WHAT THE TASK ASKS —
Write out the entries, please, from the line containing "By looking at" through their final line, exactly and with nothing else.

━━━

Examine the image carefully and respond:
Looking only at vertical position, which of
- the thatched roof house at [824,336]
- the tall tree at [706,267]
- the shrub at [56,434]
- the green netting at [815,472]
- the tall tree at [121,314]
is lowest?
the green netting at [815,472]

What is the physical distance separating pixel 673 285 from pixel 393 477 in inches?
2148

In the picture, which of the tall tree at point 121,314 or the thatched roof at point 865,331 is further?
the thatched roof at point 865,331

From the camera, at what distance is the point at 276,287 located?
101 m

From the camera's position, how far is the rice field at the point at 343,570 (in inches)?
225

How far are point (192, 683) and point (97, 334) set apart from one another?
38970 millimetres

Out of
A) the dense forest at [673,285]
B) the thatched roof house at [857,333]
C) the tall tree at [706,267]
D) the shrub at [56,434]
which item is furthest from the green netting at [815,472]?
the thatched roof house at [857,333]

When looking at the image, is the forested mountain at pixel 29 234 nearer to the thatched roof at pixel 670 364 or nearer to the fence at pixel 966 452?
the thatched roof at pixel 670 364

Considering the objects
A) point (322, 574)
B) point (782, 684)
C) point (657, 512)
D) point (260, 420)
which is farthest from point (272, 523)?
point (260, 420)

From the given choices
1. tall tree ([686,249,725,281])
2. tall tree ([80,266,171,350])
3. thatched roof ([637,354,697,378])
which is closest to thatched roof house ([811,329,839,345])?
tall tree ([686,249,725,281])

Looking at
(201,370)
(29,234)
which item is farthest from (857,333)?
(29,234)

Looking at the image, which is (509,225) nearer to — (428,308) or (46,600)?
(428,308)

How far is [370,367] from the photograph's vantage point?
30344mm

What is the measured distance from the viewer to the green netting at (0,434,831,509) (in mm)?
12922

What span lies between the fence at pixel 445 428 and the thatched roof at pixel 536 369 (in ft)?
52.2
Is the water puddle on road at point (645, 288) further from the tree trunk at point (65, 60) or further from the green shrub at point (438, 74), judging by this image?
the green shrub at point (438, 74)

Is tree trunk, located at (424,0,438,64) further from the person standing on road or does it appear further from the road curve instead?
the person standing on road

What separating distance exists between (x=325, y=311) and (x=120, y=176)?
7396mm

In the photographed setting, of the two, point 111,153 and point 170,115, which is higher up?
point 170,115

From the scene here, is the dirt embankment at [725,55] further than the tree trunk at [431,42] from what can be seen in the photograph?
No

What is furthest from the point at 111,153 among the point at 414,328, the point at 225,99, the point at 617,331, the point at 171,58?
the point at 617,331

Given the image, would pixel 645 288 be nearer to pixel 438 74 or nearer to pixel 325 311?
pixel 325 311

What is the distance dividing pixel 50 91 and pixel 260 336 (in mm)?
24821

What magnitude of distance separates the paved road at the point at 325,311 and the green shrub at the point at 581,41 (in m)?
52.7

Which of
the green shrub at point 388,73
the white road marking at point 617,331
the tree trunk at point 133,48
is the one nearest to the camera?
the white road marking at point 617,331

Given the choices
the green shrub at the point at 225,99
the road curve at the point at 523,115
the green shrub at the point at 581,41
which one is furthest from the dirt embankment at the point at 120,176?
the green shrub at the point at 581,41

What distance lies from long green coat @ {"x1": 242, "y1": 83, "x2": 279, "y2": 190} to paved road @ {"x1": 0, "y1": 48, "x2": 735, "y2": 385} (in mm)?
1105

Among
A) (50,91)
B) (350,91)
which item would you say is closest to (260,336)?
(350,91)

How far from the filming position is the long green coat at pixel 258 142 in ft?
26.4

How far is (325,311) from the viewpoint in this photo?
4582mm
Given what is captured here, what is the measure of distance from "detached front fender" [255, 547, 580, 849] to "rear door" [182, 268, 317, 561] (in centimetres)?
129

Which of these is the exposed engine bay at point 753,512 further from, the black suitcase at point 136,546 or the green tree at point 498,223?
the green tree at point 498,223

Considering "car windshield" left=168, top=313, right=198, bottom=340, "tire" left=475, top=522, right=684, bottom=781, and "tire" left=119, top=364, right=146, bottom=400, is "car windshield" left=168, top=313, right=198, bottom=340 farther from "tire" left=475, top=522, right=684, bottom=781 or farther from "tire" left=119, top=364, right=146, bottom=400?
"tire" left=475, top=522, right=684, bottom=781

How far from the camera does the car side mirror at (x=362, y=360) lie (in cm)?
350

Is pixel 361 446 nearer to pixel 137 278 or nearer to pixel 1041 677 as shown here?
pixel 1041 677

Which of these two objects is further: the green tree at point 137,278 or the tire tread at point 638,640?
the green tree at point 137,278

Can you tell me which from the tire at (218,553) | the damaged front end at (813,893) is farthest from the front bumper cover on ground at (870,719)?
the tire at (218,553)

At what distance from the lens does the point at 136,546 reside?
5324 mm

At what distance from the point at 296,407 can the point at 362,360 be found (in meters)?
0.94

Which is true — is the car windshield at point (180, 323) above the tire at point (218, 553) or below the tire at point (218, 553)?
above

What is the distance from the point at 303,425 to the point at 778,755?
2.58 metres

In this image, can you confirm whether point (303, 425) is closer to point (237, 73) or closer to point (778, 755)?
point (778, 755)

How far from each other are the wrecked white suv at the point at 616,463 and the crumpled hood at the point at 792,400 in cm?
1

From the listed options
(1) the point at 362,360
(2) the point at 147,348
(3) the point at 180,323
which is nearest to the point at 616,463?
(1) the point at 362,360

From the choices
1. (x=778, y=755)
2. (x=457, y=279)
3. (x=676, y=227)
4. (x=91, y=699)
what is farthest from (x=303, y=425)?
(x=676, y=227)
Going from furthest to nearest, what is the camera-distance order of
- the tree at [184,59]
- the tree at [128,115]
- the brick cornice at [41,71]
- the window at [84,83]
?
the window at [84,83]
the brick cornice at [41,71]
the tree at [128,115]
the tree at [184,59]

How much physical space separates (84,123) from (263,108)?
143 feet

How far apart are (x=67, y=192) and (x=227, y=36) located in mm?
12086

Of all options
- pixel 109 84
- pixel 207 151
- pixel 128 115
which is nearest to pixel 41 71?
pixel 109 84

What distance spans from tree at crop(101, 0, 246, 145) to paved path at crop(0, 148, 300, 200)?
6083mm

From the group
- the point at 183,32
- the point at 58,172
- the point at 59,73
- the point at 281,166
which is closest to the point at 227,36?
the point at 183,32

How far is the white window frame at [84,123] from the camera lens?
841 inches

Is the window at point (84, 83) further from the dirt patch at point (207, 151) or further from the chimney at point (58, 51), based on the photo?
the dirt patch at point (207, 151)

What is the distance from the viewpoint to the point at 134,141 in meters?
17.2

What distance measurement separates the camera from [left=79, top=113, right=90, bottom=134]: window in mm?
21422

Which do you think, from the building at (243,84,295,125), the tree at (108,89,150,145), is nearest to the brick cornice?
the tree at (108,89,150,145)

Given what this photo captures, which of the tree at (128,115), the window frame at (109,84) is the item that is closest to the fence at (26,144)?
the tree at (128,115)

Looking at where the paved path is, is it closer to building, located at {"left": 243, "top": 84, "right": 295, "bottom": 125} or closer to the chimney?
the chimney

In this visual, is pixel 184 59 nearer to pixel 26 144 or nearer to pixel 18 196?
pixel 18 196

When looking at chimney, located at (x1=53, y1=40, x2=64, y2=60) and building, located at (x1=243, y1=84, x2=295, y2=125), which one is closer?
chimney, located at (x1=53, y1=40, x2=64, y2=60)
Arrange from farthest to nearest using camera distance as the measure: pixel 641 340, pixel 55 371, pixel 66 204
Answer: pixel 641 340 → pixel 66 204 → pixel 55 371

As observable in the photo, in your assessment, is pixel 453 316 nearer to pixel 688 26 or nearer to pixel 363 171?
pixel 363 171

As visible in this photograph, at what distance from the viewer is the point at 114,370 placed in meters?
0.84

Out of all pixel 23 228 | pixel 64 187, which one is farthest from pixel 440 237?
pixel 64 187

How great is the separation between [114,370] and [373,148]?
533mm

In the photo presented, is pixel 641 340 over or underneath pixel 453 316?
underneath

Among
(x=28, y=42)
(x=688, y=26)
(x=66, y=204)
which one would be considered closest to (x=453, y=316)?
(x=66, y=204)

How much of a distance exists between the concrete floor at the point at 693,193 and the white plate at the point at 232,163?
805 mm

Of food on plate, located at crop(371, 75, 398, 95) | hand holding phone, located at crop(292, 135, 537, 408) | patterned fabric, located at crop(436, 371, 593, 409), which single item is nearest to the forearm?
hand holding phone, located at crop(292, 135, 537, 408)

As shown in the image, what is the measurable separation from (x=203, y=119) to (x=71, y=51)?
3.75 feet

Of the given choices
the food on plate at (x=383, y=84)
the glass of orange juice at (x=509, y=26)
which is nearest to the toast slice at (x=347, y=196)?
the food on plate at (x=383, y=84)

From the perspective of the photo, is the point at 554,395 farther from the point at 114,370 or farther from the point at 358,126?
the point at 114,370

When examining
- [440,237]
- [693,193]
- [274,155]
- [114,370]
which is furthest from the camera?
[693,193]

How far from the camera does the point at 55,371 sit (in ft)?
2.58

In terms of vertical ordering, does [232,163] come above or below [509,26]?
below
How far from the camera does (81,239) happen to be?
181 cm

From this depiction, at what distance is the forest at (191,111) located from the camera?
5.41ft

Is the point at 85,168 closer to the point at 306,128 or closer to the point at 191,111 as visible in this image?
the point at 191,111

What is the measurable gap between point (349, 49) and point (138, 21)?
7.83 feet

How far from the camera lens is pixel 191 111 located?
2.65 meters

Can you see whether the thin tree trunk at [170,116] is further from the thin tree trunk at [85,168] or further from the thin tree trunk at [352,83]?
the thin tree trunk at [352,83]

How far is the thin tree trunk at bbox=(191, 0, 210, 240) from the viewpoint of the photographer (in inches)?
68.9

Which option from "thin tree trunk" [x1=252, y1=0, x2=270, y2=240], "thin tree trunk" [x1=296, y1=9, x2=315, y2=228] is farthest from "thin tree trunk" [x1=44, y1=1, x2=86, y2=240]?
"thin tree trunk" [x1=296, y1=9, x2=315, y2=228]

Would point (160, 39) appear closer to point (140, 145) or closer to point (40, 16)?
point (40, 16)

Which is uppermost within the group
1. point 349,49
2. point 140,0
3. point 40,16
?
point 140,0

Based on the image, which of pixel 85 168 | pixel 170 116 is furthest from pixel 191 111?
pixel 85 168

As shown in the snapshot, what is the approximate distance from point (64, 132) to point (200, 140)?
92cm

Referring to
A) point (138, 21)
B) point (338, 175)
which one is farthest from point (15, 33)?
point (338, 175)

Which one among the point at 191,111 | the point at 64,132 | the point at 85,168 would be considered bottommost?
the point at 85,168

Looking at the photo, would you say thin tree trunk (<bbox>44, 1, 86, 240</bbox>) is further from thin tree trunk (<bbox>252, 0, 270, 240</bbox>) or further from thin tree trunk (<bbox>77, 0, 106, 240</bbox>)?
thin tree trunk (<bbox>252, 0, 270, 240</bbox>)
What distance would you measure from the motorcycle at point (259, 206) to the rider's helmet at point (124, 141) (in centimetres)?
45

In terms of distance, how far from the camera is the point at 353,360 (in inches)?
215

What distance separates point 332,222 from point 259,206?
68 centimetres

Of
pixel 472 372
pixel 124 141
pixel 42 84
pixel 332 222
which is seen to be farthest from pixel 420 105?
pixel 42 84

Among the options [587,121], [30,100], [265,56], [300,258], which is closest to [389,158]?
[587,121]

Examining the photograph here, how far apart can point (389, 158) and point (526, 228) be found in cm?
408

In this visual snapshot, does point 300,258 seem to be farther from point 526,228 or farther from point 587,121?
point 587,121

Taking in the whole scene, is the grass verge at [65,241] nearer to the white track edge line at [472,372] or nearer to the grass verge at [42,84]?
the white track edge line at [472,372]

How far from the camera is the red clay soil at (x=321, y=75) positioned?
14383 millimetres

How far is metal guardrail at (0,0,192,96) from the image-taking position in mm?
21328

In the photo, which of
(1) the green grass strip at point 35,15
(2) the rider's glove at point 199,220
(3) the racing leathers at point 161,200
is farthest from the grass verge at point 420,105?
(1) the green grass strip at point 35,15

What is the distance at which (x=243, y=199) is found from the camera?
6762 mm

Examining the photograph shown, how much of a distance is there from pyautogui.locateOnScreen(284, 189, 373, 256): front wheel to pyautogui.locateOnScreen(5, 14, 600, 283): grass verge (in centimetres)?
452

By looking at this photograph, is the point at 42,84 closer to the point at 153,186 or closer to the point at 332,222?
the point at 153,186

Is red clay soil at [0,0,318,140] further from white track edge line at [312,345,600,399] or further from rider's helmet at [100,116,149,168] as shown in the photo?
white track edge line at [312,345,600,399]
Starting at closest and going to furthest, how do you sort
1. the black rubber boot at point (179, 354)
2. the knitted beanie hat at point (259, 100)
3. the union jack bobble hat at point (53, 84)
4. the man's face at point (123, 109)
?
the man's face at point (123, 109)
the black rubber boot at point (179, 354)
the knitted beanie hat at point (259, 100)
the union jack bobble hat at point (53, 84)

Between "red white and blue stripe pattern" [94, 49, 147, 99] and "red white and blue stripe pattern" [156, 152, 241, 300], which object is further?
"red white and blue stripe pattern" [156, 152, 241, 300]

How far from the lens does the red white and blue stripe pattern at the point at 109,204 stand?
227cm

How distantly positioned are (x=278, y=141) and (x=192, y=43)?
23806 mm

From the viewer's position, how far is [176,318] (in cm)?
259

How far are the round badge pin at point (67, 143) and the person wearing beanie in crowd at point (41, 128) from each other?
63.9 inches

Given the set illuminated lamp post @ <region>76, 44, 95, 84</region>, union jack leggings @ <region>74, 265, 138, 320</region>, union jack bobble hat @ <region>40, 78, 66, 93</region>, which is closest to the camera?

━━━

EXPECTED ANSWER —
By looking at this photograph, is the point at 42,84 closer to the point at 153,186 or closer to the point at 332,222?
the point at 153,186

Is red clay soil at [0,0,318,140] further from white track edge line at [312,345,600,399] or further from rider's helmet at [100,116,149,168] as shown in the photo?
white track edge line at [312,345,600,399]
Starting at closest and going to furthest, how do you sort
1. the black rubber boot at point (179, 354)
2. the knitted beanie hat at point (259, 100)
3. the union jack bobble hat at point (53, 84)
4. the man's face at point (123, 109)
?
the man's face at point (123, 109)
the black rubber boot at point (179, 354)
the knitted beanie hat at point (259, 100)
the union jack bobble hat at point (53, 84)

Between "red white and blue stripe pattern" [94, 49, 147, 99] and "red white and blue stripe pattern" [156, 152, 241, 300], which object is further?
"red white and blue stripe pattern" [156, 152, 241, 300]

How far from the lens does the red white and blue stripe pattern at the point at 109,204 stand?
227cm

How distantly positioned are (x=278, y=141) and (x=192, y=43)?
23806 mm

From the viewer's position, how far is [176,318] (in cm)?
259

How far are the round badge pin at point (67, 143) and the person wearing beanie in crowd at point (41, 128) from each other?
63.9 inches

Given the set illuminated lamp post @ <region>76, 44, 95, 84</region>, union jack leggings @ <region>74, 265, 138, 320</region>, union jack bobble hat @ <region>40, 78, 66, 93</region>, which is closest to the camera?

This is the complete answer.